Mateen was no more a member of ISIS than my students were members of a gang. Like them, he was a poser. And one who hadn’t even done his homework, apparently claiming allegiance at one point to Hezbollah, at another point to Al Qaeda, and finally to ISIS–all of which are mortal enemies of the other. Like most of his fellow Americans, he probably was not even that clear on the difference between Shia and Sunni. To grant him a posthumous battlefield commission to ISIS foot soldier is a) misleading and inaccurate, b) aiding and abetting actual ISIS foot soldiers and their followers, and c) more than that sick fucker deserves, almost like granting his last request.

It is also unclear how much religious ideology motivated Mateen to commit these murders. It seems just as likely he was driven by an unhinged, violent personality, or by extreme homophobia, or by the bipolar disorder his estranged wife claims he had, than by radical Islamic beliefs.

According to a survivor, Patience Carter, who was in the bathroom of Pulse with Mateen, he told them that he was doing this to stop the bombing of his country, and that he would not kill the remaining African Americans because they had suffered enough in their own history. What country was he talking about, since he was from Florida? The supposed ISIS Caliphate? Afghanistan, where is parents are from, but ISIS is not? And why did he think killing predominantly hispanic-American gays–and some African-Americans, until he decided not to–was the best way to stop said bombing?

There will not be answers to these questions. So why should authorities categorically label his motivations–which in this case are probably unknowable–as one thing or the other? To drape his body in the shroud of radical Islam elevates his act to something that it may not have been; gives a battlefield ‘win’ to actual terrorists even though the massacre had nothing to do with their fight; and throws free propaganda into the social media cesspool from which unhinged people like Mateen draw so much rage and hate.

This massacre, like most  recent massacres–be they “mass shootings” or “radical Islamic terrorism” or “extreme Christian Nationalist terrorism”–does not have a simple, clear explanation. Even when more facts become known, the crime is not likely to make much sense, mainly because the killer did not make much sense. It is understandable to want to grab for an explanation that will help make sense of it, but sometimes that comfort is illusory.

People who argue that we should more widely apply the label of radical Islam to people and groups presumably believe that doing so will help us fight terrorism more effectively. Without getting into that general debate, what would labeling Mateen an Islamic fundamentalist help us accomplish? Would it adjust our potential-terrorist profile to catch future versions of him? He was already profiled and investigated extensively by the FBI. If it turns out that law enforcement missed something because they were not looking for some special Islamic fundamentalist sign–whatever those could be–then it may make sense to use the term more. We’ll see.

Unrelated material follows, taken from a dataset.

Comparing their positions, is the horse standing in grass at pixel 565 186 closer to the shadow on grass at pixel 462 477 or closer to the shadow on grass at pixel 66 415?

Whatever the benefits, they need to be balanced against costs of doing so: elevating incoherent ravings to a coherent ideology; helping to make him a martyr to a cause that he was not actually part of; giving credence to opportunistic terrorists’ claims of credit for the attack; providing a powerful propaganda tool to terrorists. Those costs do not even broach the wider costs of taking the argument one step further, as Trump has done: making not just other terrorists complicit in this attack–which they are not–but all Muslims; driving a wedge between local American Muslim communities and law enforcement; fueling the false equivalency between the West and the “civilization” of the terrorists. What would doing that accomplish that would actually be effective against the real terrorist threat?